Bringing people back to restaurants is going to have to start by re-opening restaurants. There’s no other way around it. The pitchfork-wielding mob may call for restaurant owners heads on a plate, but it won’t be as loud as the dinner fork-wielding mob calling for food on their plate. Rather than shaming those opening and the guests dining out now, we should be watching them cautiously, seeing what works and what doesn’t. That’s the entire idea behind 25% or 50% capacity. Nobody thinks that they can pay their rent on 50% capacity, but they realize that the only way to get to 100 is to go through 50.

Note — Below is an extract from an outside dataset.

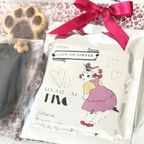 クッキーが選べる犬猫おやつとコーヒーのセット 4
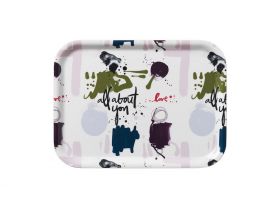 All about You Breakfast tray AAY 270MM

Additionally, the safer we make our guests feel before they even get in the car to go to our places of business, the more likely they are to visit us. One thing all of us operators have learned is that if people don’t feel safe, they won’t come out. If we are an open book about the protocols and safety measures we are taking; if we demonstrate to our guests online in text and video that their safety and our staff’s safety is top of mind, they will feel safer coming to dine with us. Safety has always been a measure of hospitality. Of course no restaurant wants to make people sick with their food, I can’t think of something less hospitable than giving someone food-borne illness. But now diners’ safety is taking up a much bigger percentage of the hospitality pie in guests’ minds. The safer we make them feel before they come and once they come, the more likely they are to come back and tell their friends about it. Hospitality extends way beyond our four walls now.

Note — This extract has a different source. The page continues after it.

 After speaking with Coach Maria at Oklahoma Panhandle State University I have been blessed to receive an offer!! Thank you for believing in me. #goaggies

Of course there are difficult guests and folks who won’t follow the rules put in place for everyone’s safety, but there have always been difficult guests. Instead of asking for light ice in her Diet Coke, Karen will now try to come in, order, and dine with no mask and no concern for anyone dining around her. While it may feel good to watch these people get kicked out of Costco in videos online, we can’t very well berate people who are willing to come in and spend money at our businesses. We must stay vigilant because many guests who will be coming to see us in the first wave of opening will not be. Taking our time to serve the worst people and gently enforce our safety policies will not only make the difficult ones come back, but it will show other guests that we are not willing to budge on safety.
That kind of leadership is what is going to guide our industry to a better tomorrow. Nobody is coming in right away with guidelines. There will not be a sweeping governmental regulation coming from the top down to tell restaurants how to operate. And even if they did, it would be inapplicable and too burdensome for many operators. Additionally, nobody is coming with a big check to bail us out. Those lucky enough to retain all of their employees AND receive the government loans have a leg up but nothing is going to save restaurants other than the only thing that has kept them going since the beginning. Dedicated, driven owners and regular guests. Operators who are willing to put their entire business on their backs and walk through the fire of this disaster are going to be the ones who build the future of dining out. Guests, as well, who continue to patronize their favorite places will keep them in business and keep this industry on its feet.
It has been a stormy couple of months and all of us whether we are in the service industry or not have experienced the entire spectrum of emotion from questioning to rage to acceptance, but now it’s time to ask ourselves: are we going to hang up the apron? Are we going to give up on our industry, on serving people? Are we going to lament the way things used to be or are we going to build a new industry and community of hospitality workers that’s stronger, more resilient, and more supportive than before.